Apart from that; yeah, sure the code should be refactored and the paths / resources moved out of the "pure logical" steps, but 1) this is an example and 2) this is the reality of most of the actual code, just 10x more complex and 100x more costly to refactor.

  • That works fine for files, but what if the integration is with a third party service for example?

    You can create an actual mock networked service but it's much more work.

    I think this is an example explaining what seems like a good practice for using mocks in python to me, the actual code in the post is barely "supporting cast".

    • If it's HTTP you can create the fixtures and serve them with a mock server. I'm a frontend dev, so backend APIs are like 3rd parties to me.
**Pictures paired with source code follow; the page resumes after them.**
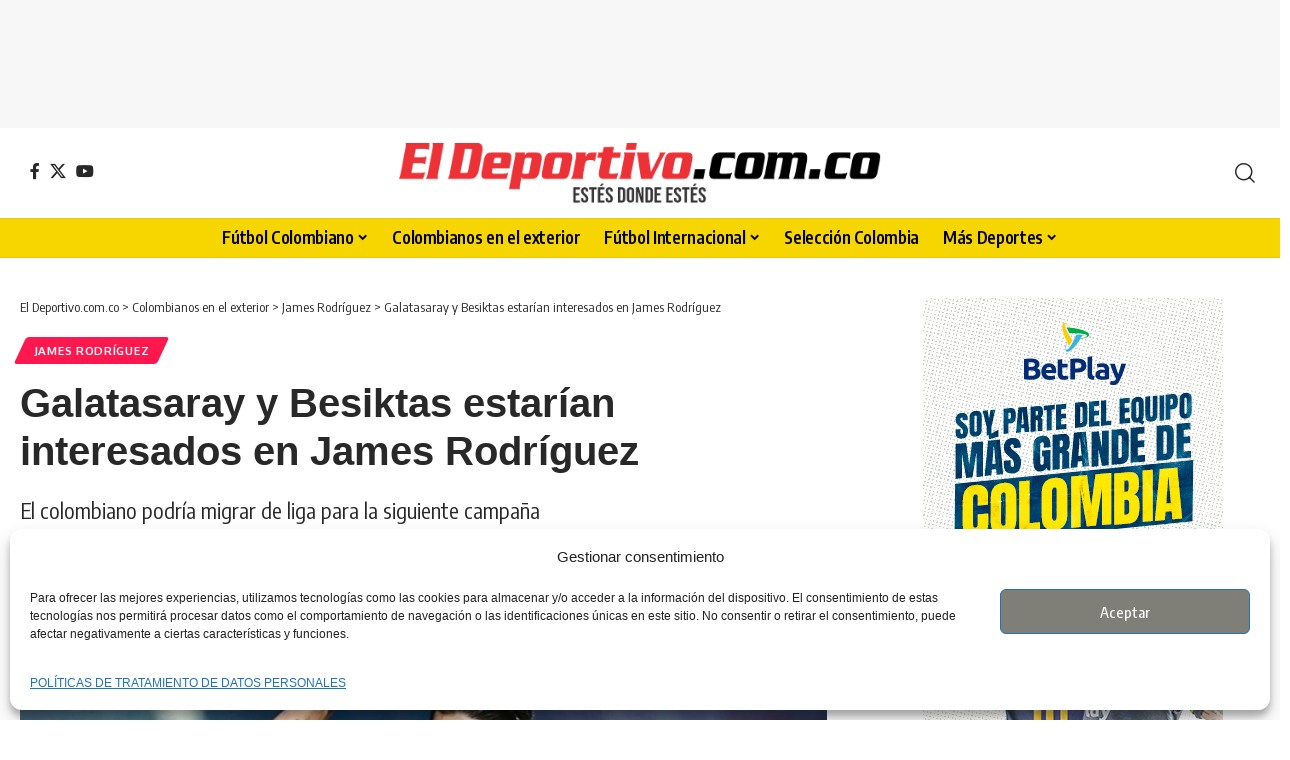

--- FILE ---
content_type: text/html; charset=utf-8
request_url: https://www.google.com/recaptcha/api2/aframe
body_size: 135
content:
<!DOCTYPE HTML><html><head><meta http-equiv="content-type" content="text/html; charset=UTF-8"></head><body><script nonce="qgJSBAmbEu0w_UXpNHzKrg">/** Anti-fraud and anti-abuse applications only. See google.com/recaptcha */ try{var clients={'sodar':'https://pagead2.googlesyndication.com/pagead/sodar?'};window.addEventListener("message",function(a){try{if(a.source===window.parent){var b=JSON.parse(a.data);var c=clients[b['id']];if(c){var d=document.createElement('img');d.src=c+b['params']+'&rc='+(localStorage.getItem("rc::a")?sessionStorage.getItem("rc::b"):"");window.document.body.appendChild(d);sessionStorage.setItem("rc::e",parseInt(sessionStorage.getItem("rc::e")||0)+1);localStorage.setItem("rc::h",'1769383839615');}}}catch(b){}});window.parent.postMessage("_grecaptcha_ready", "*");}catch(b){}</script></body></html>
      I use a browser extension for scraping actual backend responses, which downloads them with a filename convention the mock server understands. I mostly use it for development, but also for setting up screenshot tests. For example,

        PATCH /select
      
        'api/user(locked-out).GET.423.json'
      

      screenshot the app and pixel diff it

        PATCH /select
      
        'api/user.GET.200.json'
      
      

      screenshot…

      2 replies →

The main reason why your mock breaks later is because you refactored the code. You did the one thing tests are supposed to help you do, and the tests broke. If code was never modified, you wouldn't need automated tests. You'd just test it manually one time and never touch it again. The whole point of tests is you probably will rewrite internals later as you add new features, improve performance or just figure out better ways to write things. Mock-heavy tests are completely pointless in this respect. You end up rewriting the code and the test every time you touch it.

There are really only a few reasons to use mocks at all. Like avoiding network services, nondeterminism, or performance reasons. If you need to do a lot of mocking in your tests this is a red flag and a sign that you could write your code differently. In this case you could just make the config file location an optional argument and set up one in a temp location in the tests. No mocking required and you're testing the real API of the config file module.
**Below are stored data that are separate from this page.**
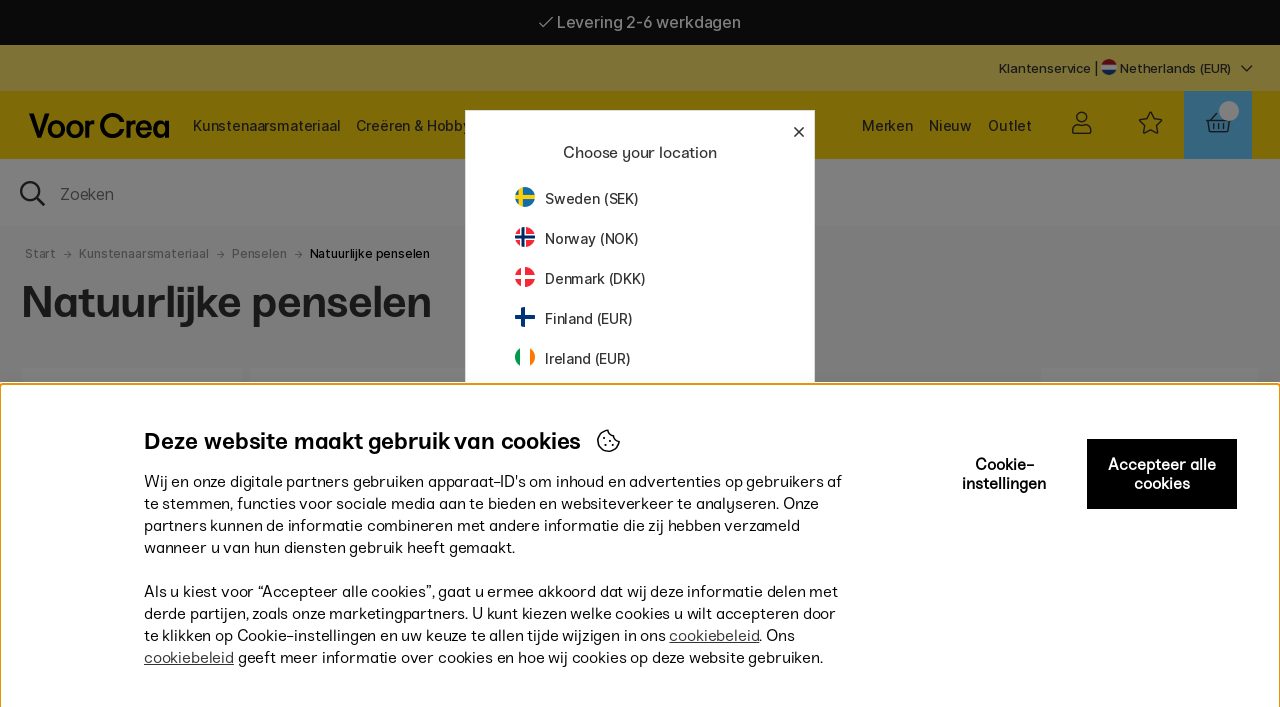

--- FILE ---
content_type: image/svg+xml
request_url: https://penstore.se/dokument/bibliotek/Image/footer/VoorCrea_Alt_Logo_Round.svg
body_size: 6549
content:
<?xml version="1.0" encoding="utf-8"?>
<!-- Generator: Adobe Illustrator 26.2.1, SVG Export Plug-In . SVG Version: 6.00 Build 0)  -->
<svg version="1.1" id="Lager_1" xmlns="http://www.w3.org/2000/svg" xmlns:xlink="http://www.w3.org/1999/xlink" x="0px" y="0px"
	 viewBox="0 0 1000 1000" style="enable-background:new 0 0 1000 1000;" xml:space="preserve">
<style type="text/css">
	.st0{clip-path:url(#SVGID_00000054239028810878568120000016911417618008666539_);}
	.st1{clip-path:url(#SVGID_00000103945682737460655990000013561906214014473904_);fill:#FFE56D;}
</style>
<g>
	<defs>
		<circle id="SVGID_1_" cx="500" cy="500" r="500"/>
	</defs>
	<defs>
		<circle id="SVGID_00000064329331358436210430000006130028969403643277_" cx="500" cy="500" r="500"/>
	</defs>
	<use xlink:href="#SVGID_1_"  style="overflow:visible;fill:#FFD511;"/>
	<clipPath id="SVGID_00000123420597042096441910000002229578746544092573_">
		<use xlink:href="#SVGID_1_"  style="overflow:visible;"/>
	</clipPath>
	
		<clipPath id="SVGID_00000174575492151492158740000016064306788100010661_" style="clip-path:url(#SVGID_00000123420597042096441910000002229578746544092573_);">
		<use xlink:href="#SVGID_00000064329331358436210430000006130028969403643277_"  style="overflow:visible;"/>
	</clipPath>
	<path style="clip-path:url(#SVGID_00000174575492151492158740000016064306788100010661_);fill:#FFE56D;" d="M266.8,711.7
		l102.1-433.3c7-29.9-2.4-61.3-24.8-82.3L20-109c-22.4-21.1-54.3-28.6-83.7-19.7L-490-0.6c-29.4,8.8-51.9,32.7-58.9,62.6
		l-102.1,433.3c-7,29.9,2.4,61.3,24.8,82.3l324.2,305.1c22.4,21.1,54.3,28.6,83.7,19.7l426.3-128.2
		C237.3,765.4,259.7,741.6,266.8,711.7"/>
	<path style="clip-path:url(#SVGID_00000174575492151492158740000016064306788100010661_);fill:#FFE56D;" d="M1145.3,1353.3
		l230.3-381c15.9-26.3,16.6-59.1,1.7-86l-214.8-389.9c-14.8-26.9-42.9-43.9-73.6-44.5l-445.1-9c-30.7-0.6-59.4,15.2-75.3,41.5
		l-230.3,381c-15.9,26.3-16.5,59.1-1.7,86l214.8,389.9c14.8,26.9,42.9,43.9,73.6,44.5l445.1,9
		C1100.7,1395.4,1129.4,1379.6,1145.3,1353.3"/>
</g>
<g>
	<path d="M151.7,572.3h-22.3L78.6,427.7h28.9l33.3,106.4l33.1-106.4h28.1L151.7,572.3z"/>
	<path d="M191.5,521.7c0-7,1.2-14,3.6-20.6c2.3-6.3,5.8-12,10.3-16.9c4.6-4.9,10.1-8.8,16.3-11.5c6.4-2.8,13.5-4.2,21.4-4.2
		c7.8,0,15,1.4,21.4,4.2c6.2,2.7,11.8,6.6,16.4,11.5c4.6,4.9,8.2,10.7,10.5,16.9c5,13.3,5,28,0,41.3c-2.4,6.3-5.9,12-10.5,16.9
		c-4.6,4.9-10.2,8.8-16.4,11.5c-6.4,2.8-13.5,4.2-21.4,4.2c-7.9,0-15-1.4-21.4-4.2c-6.2-2.7-11.7-6.6-16.3-11.5
		c-4.5-4.9-8-10.7-10.3-16.9C192.7,535.7,191.5,528.7,191.5,521.7z M215.3,521.7c0,4.2,0.6,8.3,1.8,12.3c1.1,3.8,2.8,7.3,5.2,10.4
		c2.3,3.1,5.3,5.6,8.7,7.3c3.5,1.9,7.6,2.8,12.3,2.8c4.7,0,8.8-0.9,12.3-2.8c3.4-1.8,6.5-4.3,8.9-7.3c2.4-3.1,4.3-6.6,5.4-10.4
		c1.2-4,1.8-8.1,1.8-12.3c0-4.2-0.6-8.4-1.8-12.4c-1.1-3.9-2.9-7.5-5.4-10.6c-2.4-3.1-5.4-5.6-8.9-7.4c-3.5-1.9-7.6-2.8-12.3-2.8
		c-4.7,0-8.8,0.9-12.3,2.8c-3.4,1.8-6.4,4.3-8.7,7.4c-2.3,3.2-4.1,6.8-5.2,10.6C215.9,513.3,215.3,517.5,215.3,521.7z"/>
	<path d="M303.6,521.7c0-7,1.2-14,3.6-20.6c2.3-6.3,5.8-12,10.3-16.9c4.6-4.9,10.1-8.8,16.3-11.5c6.4-2.8,13.5-4.2,21.4-4.2
		c7.9,0,15,1.4,21.4,4.2c6.2,2.7,11.8,6.6,16.4,11.5c4.6,4.9,8.2,10.7,10.5,16.9c5,13.3,5,28,0,41.3c-2.4,6.3-5.9,12-10.5,16.9
		c-4.6,4.9-10.2,8.8-16.4,11.5c-6.4,2.8-13.5,4.2-21.4,4.2c-7.8,0-15-1.4-21.4-4.2c-6.2-2.7-11.7-6.6-16.3-11.5
		c-4.5-4.9-8-10.7-10.3-16.9C304.8,535.7,303.5,528.7,303.6,521.7z M327.3,521.7c0,4.2,0.6,8.3,1.8,12.3c1.1,3.8,2.8,7.3,5.2,10.4
		c2.3,3.1,5.3,5.6,8.7,7.3c3.5,1.9,7.6,2.8,12.3,2.8s8.8-0.9,12.3-2.8c3.4-1.8,6.5-4.3,8.9-7.3c2.4-3.1,4.3-6.6,5.4-10.4
		c1.2-4,1.8-8.1,1.8-12.3c0-4.2-0.6-8.4-1.8-12.4c-1.1-3.9-2.9-7.5-5.4-10.6c-2.4-3.1-5.4-5.6-8.9-7.4c-3.5-1.9-7.6-2.8-12.3-2.8
		c-4.7,0-8.8,0.9-12.3,2.8c-3.4,1.8-6.4,4.3-8.7,7.4c-2.3,3.2-4.1,6.8-5.2,10.6C327.9,513.3,327.3,517.5,327.3,521.7L327.3,521.7z"
		/>
	<path d="M652.2,520.7c-1.5,7.7-4.4,15.1-8.6,21.7c-4.2,6.6-9.4,12.4-15.6,17.1c-6.4,4.9-13.5,8.8-21.2,11.4
		c-8.1,2.8-16.7,4.2-25.3,4.1c-10.9,0-20.9-2-30.1-5.9c-17.9-7.5-32.1-21.9-39.4-40c-3.7-9.2-5.6-19.1-5.6-29.1
		c-0.1-10,1.8-20,5.6-29.3c3.6-8.9,8.9-17,15.6-23.9c6.8-6.8,14.9-12.3,23.8-16c9.2-3.9,19.2-5.9,30.1-5.9
		c8.6-0.1,17.2,1.3,25.3,4.1c7.6,2.6,14.8,6.5,21.2,11.5c6.1,4.8,11.4,10.7,15.6,17.3c4.2,6.6,7.1,13.9,8.6,21.5h-26.5
		c-1.1-4.3-3-8.4-5.6-12.1c-2.6-3.8-5.9-7.1-9.7-9.8c-4-2.8-8.4-5-13-6.5c-11.8-3.7-24.5-3.1-35.8,1.8c-6,2.6-11.4,6.4-15.9,11.2
		c-4.5,4.7-8,10.3-10.3,16.4c-2.4,6.3-3.6,13-3.6,19.7c0,6.7,1.2,13.3,3.6,19.5c2.3,6,5.8,11.5,10.2,16.2c4.5,4.7,9.8,8.5,15.8,11
		c6.4,2.7,13.4,4.1,20.4,4c5.1,0,10.3-0.7,15.2-2.3c4.6-1.4,8.9-3.6,12.9-6.3c3.8-2.6,7.1-5.8,9.9-9.5c2.7-3.6,4.8-7.7,6-12.1
		L652.2,520.7z"/>
	<path d="M816.4,539.3c-1.1,5-3,9.8-5.6,14.2c-2.6,4.3-5.9,8.1-9.7,11.4c-4,3.3-8.5,5.9-13.4,7.5c-5.3,1.8-10.9,2.7-16.5,2.7
		c-7,0.1-14-1.4-20.4-4.2c-5.9-2.7-11.3-6.6-15.6-11.5c-4.4-5-7.7-10.7-9.9-16.9c-2.4-6.6-3.6-13.6-3.5-20.7c0-7,1.1-14,3.3-20.6
		c2.1-6.2,5.3-12,9.6-16.9c4.3-4.9,9.5-8.8,15.4-11.5c6.1-2.8,13-4.2,20.9-4.2c7.2,0,13.6,1.2,19.4,3.5c5.7,2.3,10.8,5.8,14.9,10.3
		c4.1,4.6,7.3,10.2,9.5,16.8s3.3,14.3,3.3,22.8v2.8c0,0.9-0.1,2.1-0.2,3.6h-72.1c0.7,7.9,3.3,14.3,7.9,19.3s10.2,7.4,16.8,7.4
		c11.3,0,18.7-5.2,22.3-15.7L816.4,539.3z M770.3,487.6c-3.6-0.1-7.1,0.6-10.4,2.1c-2.9,1.3-5.4,3.2-7.5,5.5c-2,2.2-3.6,4.8-4.7,7.6
		c-1,2.7-1.5,5.6-1.5,8.6h47.9c0-3-0.5-5.9-1.6-8.7c-1-2.8-2.5-5.4-4.5-7.6c-2.1-2.3-4.6-4.1-7.4-5.4
		C777.3,488.2,773.8,487.5,770.3,487.6L770.3,487.6z"/>
	<path d="M464.1,468.8c-5,0-9.2,1-12.8,3c-3.9,2.3-7.3,5.2-10.1,8.8v-9.9h-23.6v101.7h23.8v-57.9c-0.1-3.5,0.5-7,1.7-10.3
		c0.9-2.6,2.4-5.1,4.3-7.1c1.7-1.8,3.9-3.2,6.2-4.1c2.3-0.9,4.8-1.3,7.2-1.3c4.2,0,6.6,0.4,10.9,2.3v-24.2
		C469.2,469.1,466.6,468.8,464.1,468.8z"/>
	<path d="M712.3,468.8c-5,0-9.2,1-12.8,3c-3.9,2.3-7.3,5.2-10.1,8.8v-9.9h-23.6v101.7h23.8v-57.9c-0.1-3.5,0.5-7,1.7-10.3
		c0.9-2.6,2.4-5.1,4.3-7.1c1.7-1.8,3.9-3.2,6.2-4.1c2.3-0.9,4.8-1.3,7.2-1.3c4.2,0,6.6,0.4,10.9,2.3v-24.2
		C717.4,469.1,714.8,468.8,712.3,468.8z"/>
	<path d="M868.3,574.1c-8,0-15.1-2.1-21.4-6.2c-6.3-4.1-11.3-10.1-15-17.9c-3.7-7.8-5.5-17.3-5.5-28.5c0-11.3,1.9-20.8,5.6-28.6
		c3.7-7.8,8.8-13.7,15.1-17.7c6.4-4,13.7-6.1,21.2-6c6,0,10.9,1,14.7,3c3.5,1.7,6.6,4.2,9.1,7.2c2,2.5,3.8,5.1,5.2,7.9l0,0v-16.8h24
		v101.7h-23.6v-16h-0.5c-1.5,2.8-3.3,5.5-5.3,7.9c-2.6,2.9-5.7,5.3-9.3,7C878.9,573.1,874.1,574.1,868.3,574.1z M875,552.8
		c5.1,0,9.4-1.3,13-3.9s6.3-6.3,8.1-11c1.9-4.7,2.8-10.2,2.8-16.4s-0.9-11.7-2.7-16.3c-1.8-4.6-4.5-8.2-8.1-10.7
		c-3.6-2.6-7.9-3.8-13.1-3.8c-5.3,0-9.8,1.3-13.4,4s-6.3,6.3-8.1,10.9c-1.8,4.6-2.7,10-2.7,16c0,6,0.9,11.4,2.7,16.1
		c1.8,4.7,4.5,8.4,8.1,11.1C865.3,551.4,869.7,552.8,875,552.8z"/>
</g>
</svg>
If you make the function pure it will be easier to test. Pass the moving parts as function parameters, then you can pass in the mocks in the actual functions when testing. Example:

    f = () => a+b

refactor for easier testing

    f = (a, b) => a+b

in your test you can now mock a and b

> An overly aggressive mock can work fine, but then break much later. Why?
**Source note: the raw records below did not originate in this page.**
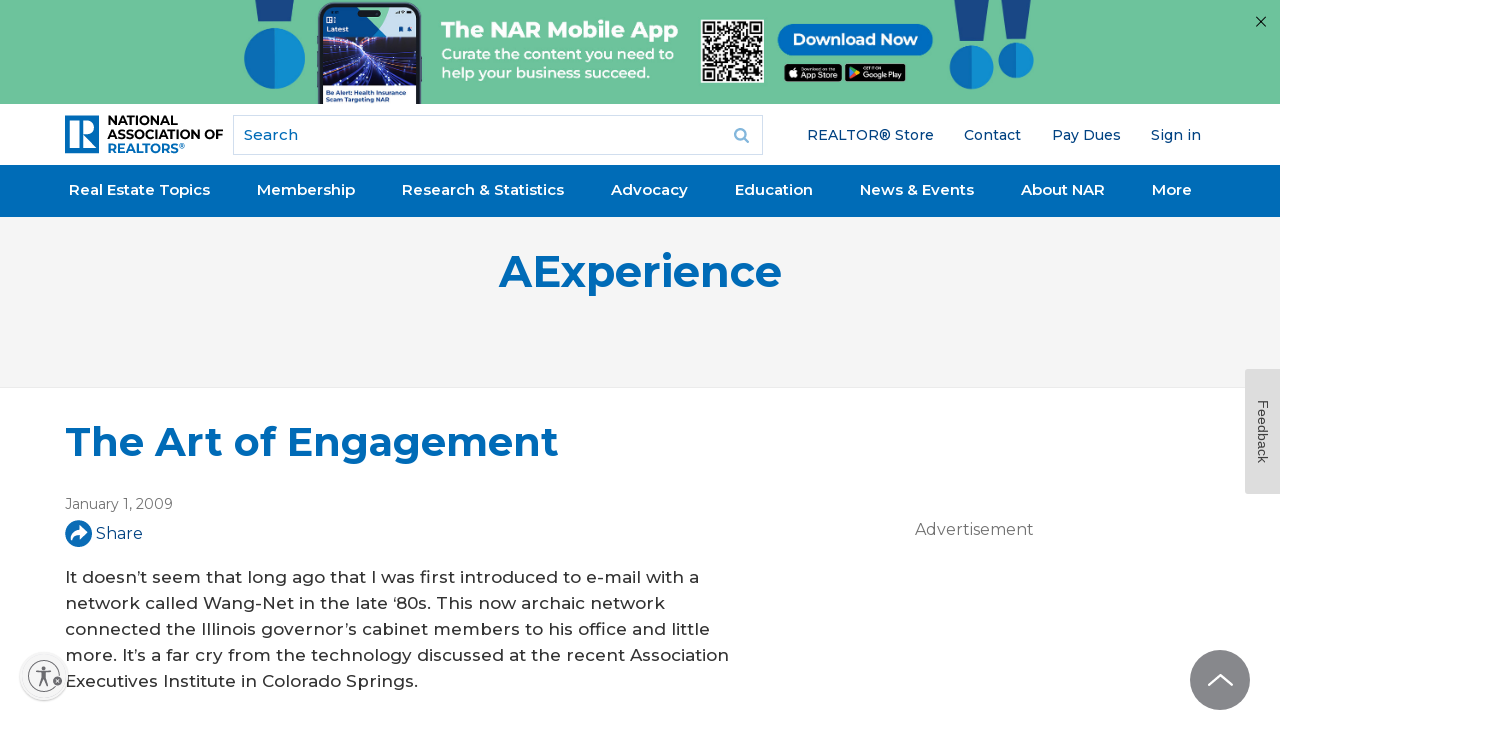

--- FILE ---
content_type: text/html; charset=utf-8
request_url: https://www.google.com/recaptcha/api2/aframe
body_size: 171
content:
<!DOCTYPE HTML><html><head><meta http-equiv="content-type" content="text/html; charset=UTF-8"></head><body><script nonce="aRu2qngStkI6uEcgpF2ZHg">/** Anti-fraud and anti-abuse applications only. See google.com/recaptcha */ try{var clients={'sodar':'https://pagead2.googlesyndication.com/pagead/sodar?'};window.addEventListener("message",function(a){try{if(a.source===window.parent){var b=JSON.parse(a.data);var c=clients[b['id']];if(c){var d=document.createElement('img');d.src=c+b['params']+'&rc='+(localStorage.getItem("rc::a")?sessionStorage.getItem("rc::b"):"");window.document.body.appendChild(d);sessionStorage.setItem("rc::e",parseInt(sessionStorage.getItem("rc::e")||0)+1);localStorage.setItem("rc::h",'1768700703110');}}}catch(b){}});window.parent.postMessage("_grecaptcha_ready", "*");}catch(b){}</script></body></html>

--- FILE ---
content_type: application/javascript; charset=utf-8
request_url: https://visitor-service-us-east-1.tealiumiq.com/nar/main/019bcec6e5e00016e2656fdc2de40009f0041097007e8?callback=utag.ut%5B%22writevamain%22%5D&rnd=1768700700470
body_size: 522
content:
utag.ut["writevamain"]({"metrics":{"22":1.0,"6177":120,"6221":31.0,"5440":1.0,"5770":0,"6223":61,"6157":60,"15":1.0,"28":1.0,"29":1.0,"6215":25.0,"6217":30.0,"5735":0,"6219":55,"21":1.0},"dates":{"23":1768700700298,"21268029":1768700700298,"5444":1768700700298,"audience_nar_main_130_count_ts":1768700700324,"audience_nar_main_125_count_ts":1768700700324},"properties":{"6253":"019bcec6e5e00016e2656fdc2de40009f0041097007e8","17":"https://www.nar.realtor/realtor-ae-magazine/the-art-of-engagement","profile":"main","21268032":"https://www.nar.realtor/realtor-ae-magazine/the-art-of-engagement","7759":"www.nar.realtor","account":"nar"},"flags":{"7254":false,"5661":true,"5454":false,"5446":true,"6019":false,"21269335":false},"metric_sets":{"21268033":{"https://www．nar．realtor/realtor-ae-magazine/the-art-of-engagement":1}},"current_visit":{"metrics":{"12":0.0,"6147":12,"7":1.0,"80":0.0},"dates":{"11":1768700700298,"6143":1768700700298,"10":1768700700298},"properties":{"44":"Chrome","45":"Mac OS X","46":"Mac desktop","47":"browser","48":"Chrome","5":"https://www.nar.realtor/realtor-ae-magazine/the-art-of-engagement","21269760":"sresex"},"flags":{"14":true,"7158":true,"21269629":false,"5434":false,"6924":false,"7160":false},"property_sets":{"49":["Chrome"],"50":["Mac OS X"],"51":["Mac desktop"],"52":["browser"],"53":["Chrome"]}},"badges":{"21268031":true,"21269661":true,"21268025":true},"audiences":{"nar_main_130":"Store.R NEVER visited - Anonymous","nar_main_125":"Store.R NEVER visited - everyone"}});

--- FILE ---
content_type: application/javascript; charset=utf-8
request_url: https://count.personyze.com/stat-track-log-visit.js.php?fr=289&te=0&sr=7482&ld=1&ur=https%3A%2F%2Fwww.nar.realtor%2Frealtor-ae-magazine%2Fthe-art-of-engagement&rf=&id=-504049664&si=0&ss=1768700700&nw=3&st=1&ls=1768700700&rs=0&sy=&bh=&hs=0&dg=&ps=1768700700&ev=&hu=&ao=&pr=&tm=1768700700&pl=Linux%20x86_64&sc=1280x720x24&th=1841664006&ck=y&aj=y&jv=n&fl=-1&sl=-1&mp=-1&cn=y&vl=-1&qt=-1
body_size: 241
content:
(function(_S_T) { if (_S_T) {_S_T.log_visit(289, 6427095, {"srch_word":"","ref_type":"direct","country_code":"US","country":"United States","region":"OH","city":"Columbus","latitude":39.962501525878906,"longitude":-83.006103515625,"ip":"3.17.9.120","1_vid":6427095,"1_ref_type":"direct","timezone":0,"current_city":"Columbus","current_state":"OH","current_country":"United States"}, 1, null, [[6427095,7]], null, [], [], '487', [], [], null, 1768700700, 0, {}, 487, "", "");}})(window._S_T || window.parent && parent._S_T)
Because you are testing against implementation, not specification.

You’re welcome.

If you’re doing TDD, you could just view this as moving the “open” call to your unit test. As others point out, that encourages pure functions that can pipe in input from other sources than just file paths.

Arguably this is a problem in when the patch is unapplied.

Presumably in the coverage case it’s being called by a trace function, which inevitably runs during test execution — and while we want the trace function to be called during the test function, we really want it without any patches the test function is using. But this arguably requires both an ability for the trace function to opt-out of patches and for the patcher to provide a way to temporarily disable all of them.

Why even mock anything in this example? You need to read the source code to work out what to mock, reaching deep inside the code to name some method to mock.

But what if you just passed in the contents of the file or something?

Edit: oh wait actually this is what the very last line in the blog post says! But I think it should be emphasized more!

It is worth pointing out that you can often use containerized services as an alternative to mocking.